------ Trecho de origem
2 A propaganda fascista e a personalidade autoritária do novo radicalismo de direita

Não deixa de suscitar interrogações, como fez Lukács (2021), nos anos 1940, sobre como o país dos poetas e pensadores se tornou o país da barbárie organizada e sistematizada e como um indivíduo mentalmente subalterno, moralmente pervertido, pôde se tornar um líder e exemplo do povo. Se essas formulações permanecem abertas, é porque o fenômeno aludido por Adorno é parteiro de ideias que se reproduzem e se espalham na indústria da cultura e da informação, as quais persistiram em tempos ulteriores. Todavia, é possível que somente esse aspecto não seja suficiente para oferecer um quadro elucidativo que explicite o complexo período a demarcar o nascimento do Instituto de Pesquisa Social e da ação de seus intelectuais, durante e depois da Guerra de 1945. Se esse fenômeno sobrevive, a compreensão dele deve considerar a base material e colocar o fascismo como um movimento político reacionário das camadas intermediárias da sociedade capitalista e um tipo específico de ditatura burguesa (Boito Júnior, 2020, p. 113). Ela instrumentaliza as superestruturas comunicativas, para assegurar a reprodução de um imaginário milenarista incorporado pelo líder, o qual tem a anuência das massas, e estas estão dispostas a consentir os atos mais cruéis que a história recente testemunhou.

As ações propagandísticas, sem dúvida, contribuíram para estimular um tipo específico de personalidade autoritária e estabelecer um vínculo afetivo, identitário, entre a massa e o líder fascista ou o radical de direita. Em razão disso, a pesquisa sobre a personalidade autoritária mobiliza o instrumental analítico da psicologia social e da psicanálise, associada a uma concepção sociológica de conjunto, a fim de responder a uma indagação ainda hoje válida: que traços de personalidade caracterizam o tipo de indivíduo suscetível a aceitar formulações e propagandas antidemocráticas e autoritárias? (Cohn, 1998).
------------
Tarefa escrita A -
Troque "concrete curb" por "stone curb" nos registros que vão da linha que contém "The captured scene reveals, in" até a linha que contém "5694 inches", inclusive, e reproduza essas linhas com todo o resto inalterado.
Os registros não têm relação alguma com o trecho.
------ Dados do exercício
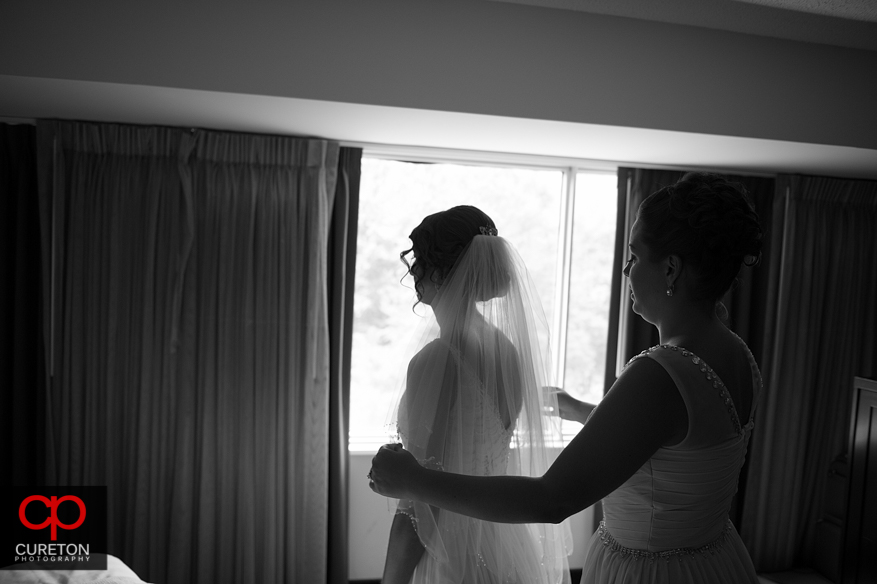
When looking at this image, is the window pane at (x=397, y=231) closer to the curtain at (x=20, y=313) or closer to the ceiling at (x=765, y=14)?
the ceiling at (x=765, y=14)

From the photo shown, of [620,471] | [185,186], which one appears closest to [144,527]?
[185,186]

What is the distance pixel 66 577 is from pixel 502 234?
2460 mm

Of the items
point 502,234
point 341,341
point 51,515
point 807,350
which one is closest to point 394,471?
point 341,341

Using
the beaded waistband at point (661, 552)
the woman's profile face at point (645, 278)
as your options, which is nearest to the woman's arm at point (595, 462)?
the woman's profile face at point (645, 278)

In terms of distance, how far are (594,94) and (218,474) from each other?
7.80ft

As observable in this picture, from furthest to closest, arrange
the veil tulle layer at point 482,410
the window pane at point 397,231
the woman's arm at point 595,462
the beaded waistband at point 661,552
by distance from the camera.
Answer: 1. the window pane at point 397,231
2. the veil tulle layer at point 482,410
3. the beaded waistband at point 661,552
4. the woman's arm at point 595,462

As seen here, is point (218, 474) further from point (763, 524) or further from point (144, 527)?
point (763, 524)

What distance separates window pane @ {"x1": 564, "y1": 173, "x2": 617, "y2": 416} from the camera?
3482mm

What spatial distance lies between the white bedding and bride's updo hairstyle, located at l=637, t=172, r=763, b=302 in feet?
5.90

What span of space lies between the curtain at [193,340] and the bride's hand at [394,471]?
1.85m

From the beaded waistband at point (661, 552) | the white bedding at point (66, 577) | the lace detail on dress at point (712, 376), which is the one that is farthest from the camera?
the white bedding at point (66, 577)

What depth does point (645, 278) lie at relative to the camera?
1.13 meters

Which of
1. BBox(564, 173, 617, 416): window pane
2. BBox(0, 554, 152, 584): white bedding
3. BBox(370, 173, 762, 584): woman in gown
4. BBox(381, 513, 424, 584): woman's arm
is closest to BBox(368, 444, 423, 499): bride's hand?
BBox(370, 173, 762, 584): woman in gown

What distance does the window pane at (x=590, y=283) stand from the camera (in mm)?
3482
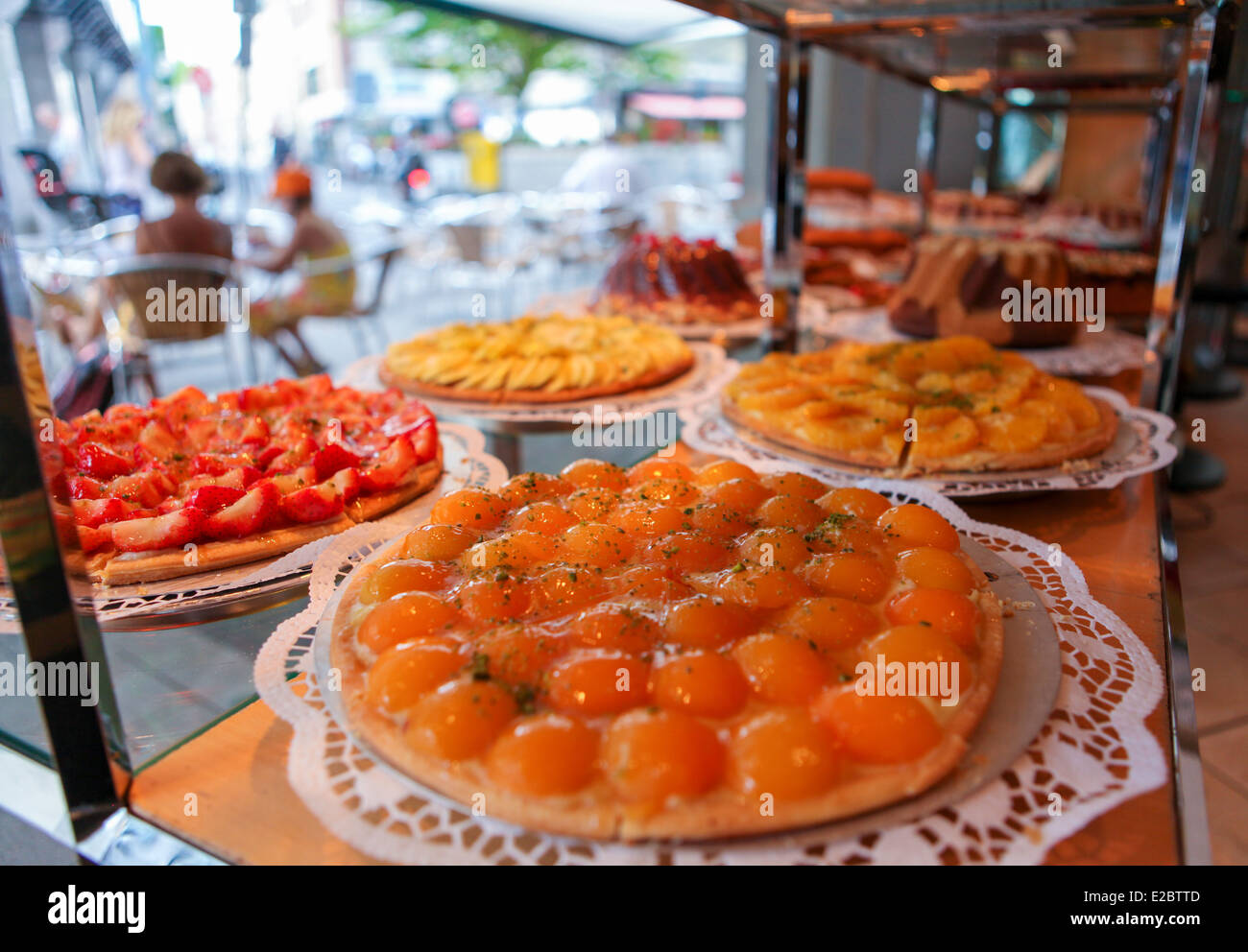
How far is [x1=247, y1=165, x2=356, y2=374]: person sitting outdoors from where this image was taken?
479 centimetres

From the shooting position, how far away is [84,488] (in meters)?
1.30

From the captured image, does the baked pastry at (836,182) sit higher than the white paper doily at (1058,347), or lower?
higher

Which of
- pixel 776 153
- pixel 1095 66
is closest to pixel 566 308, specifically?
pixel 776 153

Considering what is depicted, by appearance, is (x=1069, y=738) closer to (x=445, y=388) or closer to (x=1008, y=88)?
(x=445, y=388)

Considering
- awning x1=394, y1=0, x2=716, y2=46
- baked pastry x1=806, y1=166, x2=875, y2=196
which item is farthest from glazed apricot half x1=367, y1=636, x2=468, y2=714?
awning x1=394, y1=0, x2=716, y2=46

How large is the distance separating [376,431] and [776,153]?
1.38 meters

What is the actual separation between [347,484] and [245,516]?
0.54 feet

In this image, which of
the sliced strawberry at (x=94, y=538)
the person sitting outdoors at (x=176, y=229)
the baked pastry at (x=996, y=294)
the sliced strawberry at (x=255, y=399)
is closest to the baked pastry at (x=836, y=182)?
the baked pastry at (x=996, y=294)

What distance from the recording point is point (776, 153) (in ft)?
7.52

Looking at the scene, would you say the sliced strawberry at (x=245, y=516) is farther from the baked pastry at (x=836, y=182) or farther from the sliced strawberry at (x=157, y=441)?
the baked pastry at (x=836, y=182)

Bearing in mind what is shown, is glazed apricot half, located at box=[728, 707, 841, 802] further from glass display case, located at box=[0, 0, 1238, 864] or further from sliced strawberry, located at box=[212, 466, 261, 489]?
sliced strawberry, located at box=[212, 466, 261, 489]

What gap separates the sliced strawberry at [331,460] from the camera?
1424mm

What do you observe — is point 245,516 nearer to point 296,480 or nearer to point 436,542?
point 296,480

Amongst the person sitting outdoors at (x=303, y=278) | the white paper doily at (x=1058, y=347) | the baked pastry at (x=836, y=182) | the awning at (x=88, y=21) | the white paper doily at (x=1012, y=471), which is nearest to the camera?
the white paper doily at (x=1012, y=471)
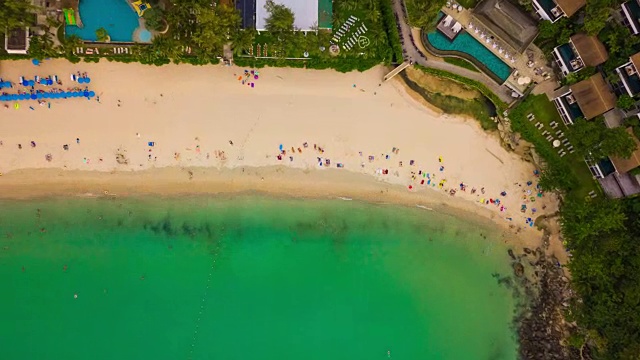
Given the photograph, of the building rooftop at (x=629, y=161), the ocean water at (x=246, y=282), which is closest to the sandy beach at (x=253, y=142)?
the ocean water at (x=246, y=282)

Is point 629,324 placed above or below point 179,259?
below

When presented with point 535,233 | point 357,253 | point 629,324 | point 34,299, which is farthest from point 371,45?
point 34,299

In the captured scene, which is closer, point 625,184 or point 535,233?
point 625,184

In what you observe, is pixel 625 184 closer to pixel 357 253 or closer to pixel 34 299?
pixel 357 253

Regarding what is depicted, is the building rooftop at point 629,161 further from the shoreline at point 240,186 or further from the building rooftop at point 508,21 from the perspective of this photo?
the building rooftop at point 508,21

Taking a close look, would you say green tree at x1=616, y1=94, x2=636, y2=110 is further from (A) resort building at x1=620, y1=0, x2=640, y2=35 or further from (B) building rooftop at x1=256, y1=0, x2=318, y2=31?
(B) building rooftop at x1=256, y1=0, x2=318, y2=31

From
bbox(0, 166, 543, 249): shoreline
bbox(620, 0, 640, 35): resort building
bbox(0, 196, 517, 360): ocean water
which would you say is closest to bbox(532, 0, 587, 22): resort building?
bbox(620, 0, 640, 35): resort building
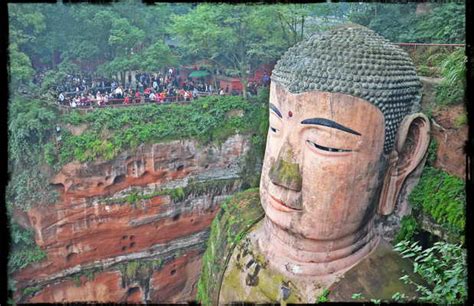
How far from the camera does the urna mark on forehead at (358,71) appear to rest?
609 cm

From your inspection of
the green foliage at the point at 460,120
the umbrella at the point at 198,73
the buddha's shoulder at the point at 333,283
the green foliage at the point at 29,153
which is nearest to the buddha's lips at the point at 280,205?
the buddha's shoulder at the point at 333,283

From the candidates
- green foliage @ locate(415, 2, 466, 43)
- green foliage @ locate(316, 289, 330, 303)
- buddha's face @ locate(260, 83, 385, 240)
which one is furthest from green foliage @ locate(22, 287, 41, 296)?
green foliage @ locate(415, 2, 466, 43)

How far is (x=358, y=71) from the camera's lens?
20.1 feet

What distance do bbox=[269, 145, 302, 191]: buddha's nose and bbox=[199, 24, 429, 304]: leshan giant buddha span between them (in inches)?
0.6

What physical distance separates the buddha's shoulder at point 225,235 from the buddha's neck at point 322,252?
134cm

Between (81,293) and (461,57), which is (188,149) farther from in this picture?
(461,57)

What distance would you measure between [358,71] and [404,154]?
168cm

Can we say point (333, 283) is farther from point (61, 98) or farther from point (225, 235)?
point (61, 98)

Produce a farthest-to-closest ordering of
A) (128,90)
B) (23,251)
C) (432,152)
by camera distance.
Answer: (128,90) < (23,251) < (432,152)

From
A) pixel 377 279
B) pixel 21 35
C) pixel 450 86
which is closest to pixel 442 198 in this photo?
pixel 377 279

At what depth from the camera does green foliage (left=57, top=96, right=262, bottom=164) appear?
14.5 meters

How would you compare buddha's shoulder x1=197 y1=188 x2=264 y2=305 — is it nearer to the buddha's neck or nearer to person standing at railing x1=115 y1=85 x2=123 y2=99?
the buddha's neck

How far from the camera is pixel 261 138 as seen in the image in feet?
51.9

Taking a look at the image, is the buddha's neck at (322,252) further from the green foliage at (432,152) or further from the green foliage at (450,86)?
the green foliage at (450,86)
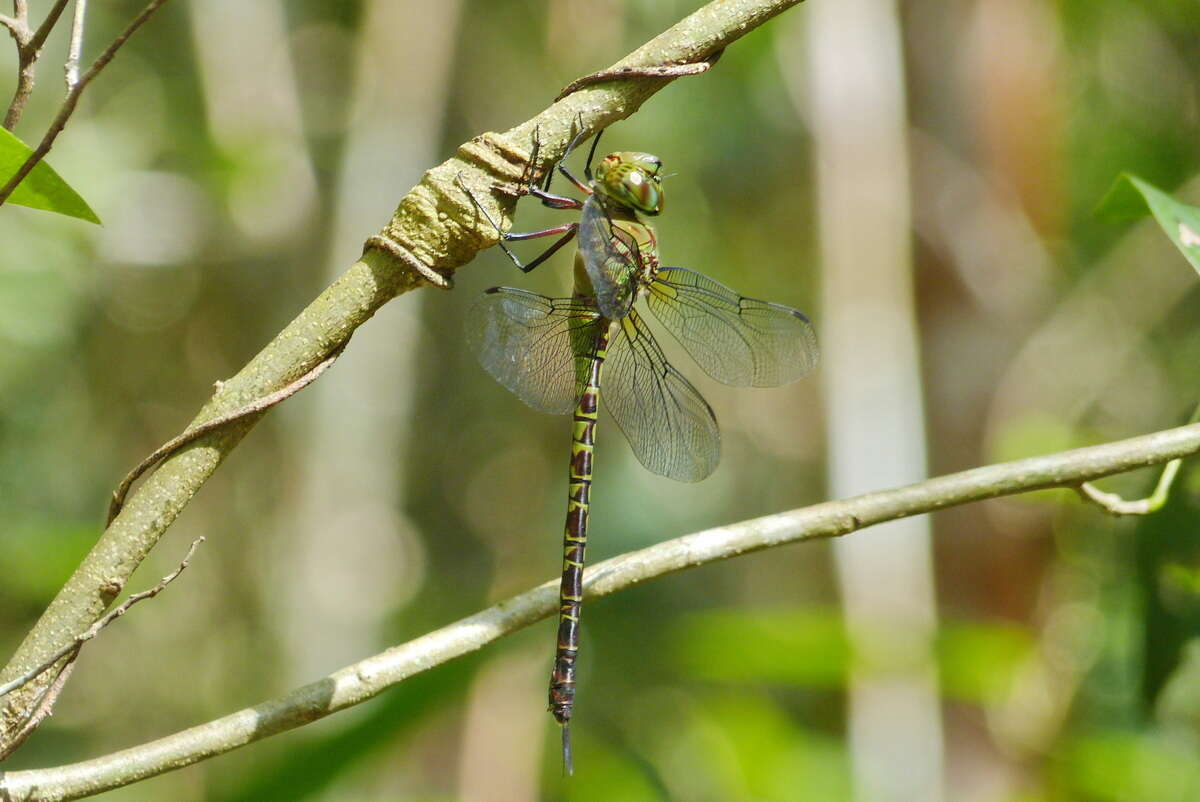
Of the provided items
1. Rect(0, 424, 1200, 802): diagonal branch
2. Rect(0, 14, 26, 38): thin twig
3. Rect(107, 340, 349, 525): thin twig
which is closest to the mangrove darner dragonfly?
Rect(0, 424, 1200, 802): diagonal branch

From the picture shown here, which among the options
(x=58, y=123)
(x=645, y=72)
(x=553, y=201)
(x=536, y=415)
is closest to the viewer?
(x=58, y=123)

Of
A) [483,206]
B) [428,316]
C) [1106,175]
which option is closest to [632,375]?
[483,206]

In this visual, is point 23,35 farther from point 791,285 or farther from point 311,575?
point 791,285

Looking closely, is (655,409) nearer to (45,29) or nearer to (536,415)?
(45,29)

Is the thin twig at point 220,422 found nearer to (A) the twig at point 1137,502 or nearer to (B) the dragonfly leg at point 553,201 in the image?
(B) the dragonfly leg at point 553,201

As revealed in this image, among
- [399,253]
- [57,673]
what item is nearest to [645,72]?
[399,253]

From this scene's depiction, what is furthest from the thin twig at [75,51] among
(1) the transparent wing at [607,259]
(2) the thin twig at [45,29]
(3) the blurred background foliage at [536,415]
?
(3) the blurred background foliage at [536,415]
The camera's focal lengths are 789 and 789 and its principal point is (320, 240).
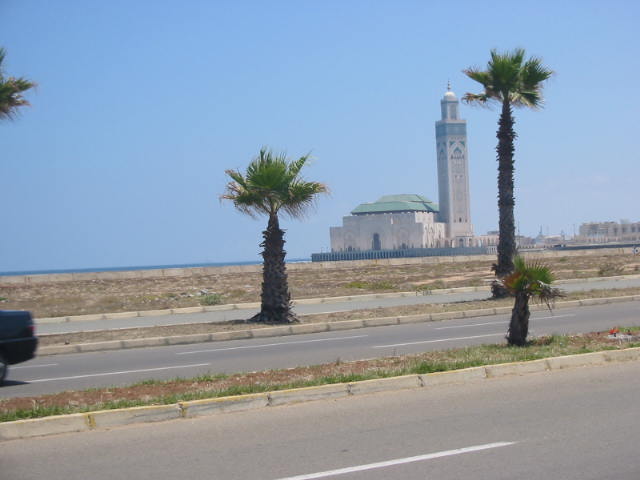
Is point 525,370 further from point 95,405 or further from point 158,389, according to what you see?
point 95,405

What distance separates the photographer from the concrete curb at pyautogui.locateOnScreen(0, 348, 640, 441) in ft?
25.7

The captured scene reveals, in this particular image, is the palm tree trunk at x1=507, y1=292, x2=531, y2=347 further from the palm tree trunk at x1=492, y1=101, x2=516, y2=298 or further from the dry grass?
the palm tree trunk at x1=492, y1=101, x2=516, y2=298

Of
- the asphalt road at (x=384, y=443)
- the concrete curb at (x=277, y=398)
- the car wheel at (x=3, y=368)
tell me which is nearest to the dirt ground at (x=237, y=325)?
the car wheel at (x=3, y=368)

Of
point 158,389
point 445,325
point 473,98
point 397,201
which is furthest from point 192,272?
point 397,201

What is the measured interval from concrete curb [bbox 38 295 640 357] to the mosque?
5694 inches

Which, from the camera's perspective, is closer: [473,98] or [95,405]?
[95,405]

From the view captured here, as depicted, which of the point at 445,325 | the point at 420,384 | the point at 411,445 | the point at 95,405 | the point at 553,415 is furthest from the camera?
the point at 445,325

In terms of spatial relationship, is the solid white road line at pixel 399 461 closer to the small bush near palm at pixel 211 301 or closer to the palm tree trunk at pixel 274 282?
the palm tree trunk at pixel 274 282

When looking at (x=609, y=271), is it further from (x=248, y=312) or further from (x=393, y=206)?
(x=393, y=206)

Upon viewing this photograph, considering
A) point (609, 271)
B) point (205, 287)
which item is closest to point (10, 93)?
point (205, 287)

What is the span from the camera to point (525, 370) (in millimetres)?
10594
------------
Tarefa escrita B -
Traduza para o inglês a seguinte frase do trecho sobre a propaganda fascista: "As ações propagandísticas, sem dúvida, contribuíram para estimular um tipo específico de personalidade autoritária e estabelecer um vínculo afetivo, identitário, entre a massa e o líder fascista ou o radical de direita."

Resposta final A -
The captured scene reveals, in this particular image, is the palm tree trunk at x1=507, y1=292, x2=531, y2=347 further from the palm tree trunk at x1=492, y1=101, x2=516, y2=298 or further from the dry grass?
the palm tree trunk at x1=492, y1=101, x2=516, y2=298

Of
- the asphalt road at (x=384, y=443)
- the stone curb at (x=277, y=398)
- the car wheel at (x=3, y=368)
tell me which is nearest to the dirt ground at (x=237, y=325)?
the car wheel at (x=3, y=368)

Of
point 158,389
point 445,325
point 473,98
point 397,201
which is furthest from point 192,272?
point 397,201

What is the measured interval from stone curb [bbox 38 295 640 357] to the mosque?
5694 inches

Resposta final B -
Propaganda actions undoubtedly helped to foster a specific type of authoritarian personality and to establish an affective, identity-based bond between the masses and the fascist leader or the right-wing radical.